■ Problem to solve:
Which lines run from the one containing "Is the point at 377,131" to the end of the entries? Quote them exactly, and nothing else.

··· Exercise inputs

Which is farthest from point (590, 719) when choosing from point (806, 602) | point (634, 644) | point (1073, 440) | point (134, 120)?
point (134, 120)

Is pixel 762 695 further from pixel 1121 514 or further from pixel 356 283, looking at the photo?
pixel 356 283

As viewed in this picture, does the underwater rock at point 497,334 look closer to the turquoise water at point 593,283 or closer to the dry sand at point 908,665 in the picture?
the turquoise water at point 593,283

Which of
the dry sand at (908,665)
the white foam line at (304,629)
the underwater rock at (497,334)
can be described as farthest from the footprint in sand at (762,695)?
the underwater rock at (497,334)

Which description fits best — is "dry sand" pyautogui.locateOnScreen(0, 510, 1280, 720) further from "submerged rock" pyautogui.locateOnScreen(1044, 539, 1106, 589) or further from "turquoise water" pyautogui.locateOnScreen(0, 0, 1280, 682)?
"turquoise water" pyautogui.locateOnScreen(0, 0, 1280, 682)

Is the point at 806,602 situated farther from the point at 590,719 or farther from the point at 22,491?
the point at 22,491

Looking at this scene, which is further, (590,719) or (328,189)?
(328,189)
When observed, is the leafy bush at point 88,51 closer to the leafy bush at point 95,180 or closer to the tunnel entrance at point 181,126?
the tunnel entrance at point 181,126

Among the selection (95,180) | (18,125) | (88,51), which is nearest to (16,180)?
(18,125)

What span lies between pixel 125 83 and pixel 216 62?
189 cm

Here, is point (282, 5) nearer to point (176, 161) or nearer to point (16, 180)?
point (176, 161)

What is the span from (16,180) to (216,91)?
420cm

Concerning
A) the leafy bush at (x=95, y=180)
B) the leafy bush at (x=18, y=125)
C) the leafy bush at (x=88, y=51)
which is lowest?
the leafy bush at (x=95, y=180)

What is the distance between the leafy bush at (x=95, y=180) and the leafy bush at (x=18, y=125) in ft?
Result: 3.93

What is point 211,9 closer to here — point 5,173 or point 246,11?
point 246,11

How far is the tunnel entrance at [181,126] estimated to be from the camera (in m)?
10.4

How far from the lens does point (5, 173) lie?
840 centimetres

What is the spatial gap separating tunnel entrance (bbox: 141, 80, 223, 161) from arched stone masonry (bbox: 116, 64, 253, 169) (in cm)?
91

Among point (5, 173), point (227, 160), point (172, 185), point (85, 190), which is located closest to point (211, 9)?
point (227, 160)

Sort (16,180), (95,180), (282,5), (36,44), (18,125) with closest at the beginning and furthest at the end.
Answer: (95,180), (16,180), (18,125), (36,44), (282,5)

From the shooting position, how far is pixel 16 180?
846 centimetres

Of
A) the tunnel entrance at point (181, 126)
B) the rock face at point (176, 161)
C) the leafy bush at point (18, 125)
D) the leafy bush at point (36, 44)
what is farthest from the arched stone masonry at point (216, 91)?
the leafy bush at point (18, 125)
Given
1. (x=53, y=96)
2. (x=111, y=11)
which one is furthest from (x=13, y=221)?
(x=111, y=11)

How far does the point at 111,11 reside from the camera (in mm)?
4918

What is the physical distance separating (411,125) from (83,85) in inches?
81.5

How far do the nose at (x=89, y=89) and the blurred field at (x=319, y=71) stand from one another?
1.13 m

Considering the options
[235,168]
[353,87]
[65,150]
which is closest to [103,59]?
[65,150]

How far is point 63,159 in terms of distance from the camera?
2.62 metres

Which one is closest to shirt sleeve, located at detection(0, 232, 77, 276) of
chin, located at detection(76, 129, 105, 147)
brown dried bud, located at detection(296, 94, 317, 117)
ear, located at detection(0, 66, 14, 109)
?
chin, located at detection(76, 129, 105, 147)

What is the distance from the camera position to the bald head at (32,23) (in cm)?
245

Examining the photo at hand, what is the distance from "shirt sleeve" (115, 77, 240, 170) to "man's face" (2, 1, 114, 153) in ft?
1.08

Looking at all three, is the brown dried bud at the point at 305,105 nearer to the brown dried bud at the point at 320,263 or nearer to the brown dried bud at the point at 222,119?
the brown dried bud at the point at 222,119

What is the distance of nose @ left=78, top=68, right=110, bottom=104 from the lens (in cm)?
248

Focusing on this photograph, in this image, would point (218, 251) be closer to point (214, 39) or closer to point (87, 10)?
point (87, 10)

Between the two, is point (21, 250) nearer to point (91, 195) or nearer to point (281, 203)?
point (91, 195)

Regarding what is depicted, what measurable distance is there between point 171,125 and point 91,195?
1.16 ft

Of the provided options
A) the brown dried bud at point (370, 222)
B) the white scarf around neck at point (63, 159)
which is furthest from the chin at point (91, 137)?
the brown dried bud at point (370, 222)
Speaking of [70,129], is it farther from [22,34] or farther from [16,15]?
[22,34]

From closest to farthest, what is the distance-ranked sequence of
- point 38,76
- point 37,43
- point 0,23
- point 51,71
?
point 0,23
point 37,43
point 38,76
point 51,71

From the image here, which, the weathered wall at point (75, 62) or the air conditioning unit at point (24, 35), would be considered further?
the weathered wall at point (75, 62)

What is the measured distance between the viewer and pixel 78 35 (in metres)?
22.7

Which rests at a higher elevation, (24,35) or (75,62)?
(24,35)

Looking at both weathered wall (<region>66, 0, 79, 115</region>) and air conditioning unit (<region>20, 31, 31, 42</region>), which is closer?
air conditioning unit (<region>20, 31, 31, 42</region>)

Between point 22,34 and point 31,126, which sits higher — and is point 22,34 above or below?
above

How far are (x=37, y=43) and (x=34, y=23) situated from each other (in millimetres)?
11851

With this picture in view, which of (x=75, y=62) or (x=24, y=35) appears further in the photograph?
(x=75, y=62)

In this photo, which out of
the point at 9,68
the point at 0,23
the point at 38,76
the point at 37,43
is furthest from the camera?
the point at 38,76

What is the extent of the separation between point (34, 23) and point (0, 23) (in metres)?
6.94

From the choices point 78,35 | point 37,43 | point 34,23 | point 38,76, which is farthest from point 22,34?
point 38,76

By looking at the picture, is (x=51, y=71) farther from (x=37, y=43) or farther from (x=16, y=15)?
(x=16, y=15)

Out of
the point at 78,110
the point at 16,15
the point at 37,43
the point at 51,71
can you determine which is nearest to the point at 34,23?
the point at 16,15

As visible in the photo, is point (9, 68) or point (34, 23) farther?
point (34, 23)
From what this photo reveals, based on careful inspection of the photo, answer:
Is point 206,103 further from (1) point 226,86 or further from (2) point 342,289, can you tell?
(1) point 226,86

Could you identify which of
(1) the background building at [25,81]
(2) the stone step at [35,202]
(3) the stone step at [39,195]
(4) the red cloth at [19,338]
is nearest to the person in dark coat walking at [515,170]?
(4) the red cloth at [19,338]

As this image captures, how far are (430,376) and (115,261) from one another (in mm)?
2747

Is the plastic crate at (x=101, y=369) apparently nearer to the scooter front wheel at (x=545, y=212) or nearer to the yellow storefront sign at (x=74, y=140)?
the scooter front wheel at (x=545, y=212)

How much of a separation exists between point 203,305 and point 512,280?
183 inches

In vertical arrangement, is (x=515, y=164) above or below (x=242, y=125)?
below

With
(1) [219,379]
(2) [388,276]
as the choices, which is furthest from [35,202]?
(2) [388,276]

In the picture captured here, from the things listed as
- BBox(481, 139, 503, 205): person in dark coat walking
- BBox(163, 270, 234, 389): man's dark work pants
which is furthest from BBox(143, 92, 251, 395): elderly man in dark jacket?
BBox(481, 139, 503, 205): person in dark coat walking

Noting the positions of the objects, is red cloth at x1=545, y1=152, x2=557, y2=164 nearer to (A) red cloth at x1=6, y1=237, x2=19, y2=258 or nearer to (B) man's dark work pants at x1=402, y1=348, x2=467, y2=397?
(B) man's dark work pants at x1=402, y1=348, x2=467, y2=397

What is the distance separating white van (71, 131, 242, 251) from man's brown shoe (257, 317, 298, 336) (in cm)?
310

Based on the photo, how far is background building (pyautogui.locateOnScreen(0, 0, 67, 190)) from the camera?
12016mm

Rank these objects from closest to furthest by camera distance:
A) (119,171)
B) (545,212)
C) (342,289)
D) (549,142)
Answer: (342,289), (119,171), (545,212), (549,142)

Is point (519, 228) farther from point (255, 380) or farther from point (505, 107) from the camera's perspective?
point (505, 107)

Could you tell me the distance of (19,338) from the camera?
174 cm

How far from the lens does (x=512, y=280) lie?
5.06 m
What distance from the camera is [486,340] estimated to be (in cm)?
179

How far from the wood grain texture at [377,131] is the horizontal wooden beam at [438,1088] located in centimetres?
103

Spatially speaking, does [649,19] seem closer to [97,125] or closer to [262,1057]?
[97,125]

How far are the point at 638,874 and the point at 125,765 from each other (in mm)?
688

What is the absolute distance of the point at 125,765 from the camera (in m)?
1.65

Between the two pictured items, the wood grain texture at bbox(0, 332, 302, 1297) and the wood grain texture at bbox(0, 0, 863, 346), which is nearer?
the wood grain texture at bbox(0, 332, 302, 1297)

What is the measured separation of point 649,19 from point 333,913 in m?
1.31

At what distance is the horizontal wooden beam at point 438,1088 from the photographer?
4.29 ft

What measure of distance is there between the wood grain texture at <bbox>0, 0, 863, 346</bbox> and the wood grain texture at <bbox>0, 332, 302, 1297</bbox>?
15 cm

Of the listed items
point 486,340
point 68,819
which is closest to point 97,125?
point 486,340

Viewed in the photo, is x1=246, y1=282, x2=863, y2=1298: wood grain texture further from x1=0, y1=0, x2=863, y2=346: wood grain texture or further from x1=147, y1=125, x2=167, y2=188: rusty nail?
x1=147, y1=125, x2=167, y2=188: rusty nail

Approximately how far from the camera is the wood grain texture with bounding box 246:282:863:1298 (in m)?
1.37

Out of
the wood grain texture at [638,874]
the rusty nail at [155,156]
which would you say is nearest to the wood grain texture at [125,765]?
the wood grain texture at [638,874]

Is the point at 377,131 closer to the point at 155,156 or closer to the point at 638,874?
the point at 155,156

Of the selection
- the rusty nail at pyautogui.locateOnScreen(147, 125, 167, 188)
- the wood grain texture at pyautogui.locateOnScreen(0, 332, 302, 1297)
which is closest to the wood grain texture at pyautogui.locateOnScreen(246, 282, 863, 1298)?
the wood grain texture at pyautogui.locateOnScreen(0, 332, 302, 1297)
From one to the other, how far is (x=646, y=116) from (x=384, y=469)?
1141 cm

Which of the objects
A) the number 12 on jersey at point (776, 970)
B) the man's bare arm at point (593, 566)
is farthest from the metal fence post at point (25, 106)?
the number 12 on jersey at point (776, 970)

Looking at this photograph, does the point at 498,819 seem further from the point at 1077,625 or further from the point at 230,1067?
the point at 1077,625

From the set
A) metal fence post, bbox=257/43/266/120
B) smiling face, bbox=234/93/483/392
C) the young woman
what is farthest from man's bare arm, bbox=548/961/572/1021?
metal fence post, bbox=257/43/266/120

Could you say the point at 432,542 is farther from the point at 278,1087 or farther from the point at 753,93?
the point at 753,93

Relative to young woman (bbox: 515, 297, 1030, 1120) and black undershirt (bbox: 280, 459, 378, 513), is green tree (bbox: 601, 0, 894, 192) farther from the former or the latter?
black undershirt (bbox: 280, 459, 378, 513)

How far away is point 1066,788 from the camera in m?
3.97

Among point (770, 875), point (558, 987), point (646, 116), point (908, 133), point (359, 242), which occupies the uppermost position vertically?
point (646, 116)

······

■ Task response:
Is the point at 377,131 closer to the point at 155,156 or closer to the point at 638,874?
the point at 155,156

Of the selection
- the rusty nail at pyautogui.locateOnScreen(147, 125, 167, 188)
- the wood grain texture at pyautogui.locateOnScreen(0, 332, 302, 1297)
which is closest to the wood grain texture at pyautogui.locateOnScreen(246, 282, 863, 1298)?
the wood grain texture at pyautogui.locateOnScreen(0, 332, 302, 1297)
From one to the other, how far is (x=646, y=116) from (x=384, y=469)?
1141 cm

Which of the objects
A) the number 12 on jersey at point (776, 970)
B) the man's bare arm at point (593, 566)
is farthest from the metal fence post at point (25, 106)?
the number 12 on jersey at point (776, 970)

Looking at this photograph, does the point at 498,819 seem further from the point at 1077,625 or further from the point at 230,1067?
the point at 1077,625

From the set
A) metal fence post, bbox=257/43/266/120
B) smiling face, bbox=234/93/483/392
C) the young woman
what is farthest from man's bare arm, bbox=548/961/572/1021?
metal fence post, bbox=257/43/266/120

Could you say the point at 432,542 is farther from the point at 278,1087 or farther from the point at 753,93?
the point at 753,93

Relative to young woman (bbox: 515, 297, 1030, 1120) and black undershirt (bbox: 280, 459, 378, 513), is green tree (bbox: 601, 0, 894, 192) farther from the former or the latter?
black undershirt (bbox: 280, 459, 378, 513)

How far away is point 1066,788 from the camera in m?
3.97

Among point (770, 875), point (558, 987), point (646, 116), point (908, 133), point (359, 242), which occupies the uppermost position vertically?
point (646, 116)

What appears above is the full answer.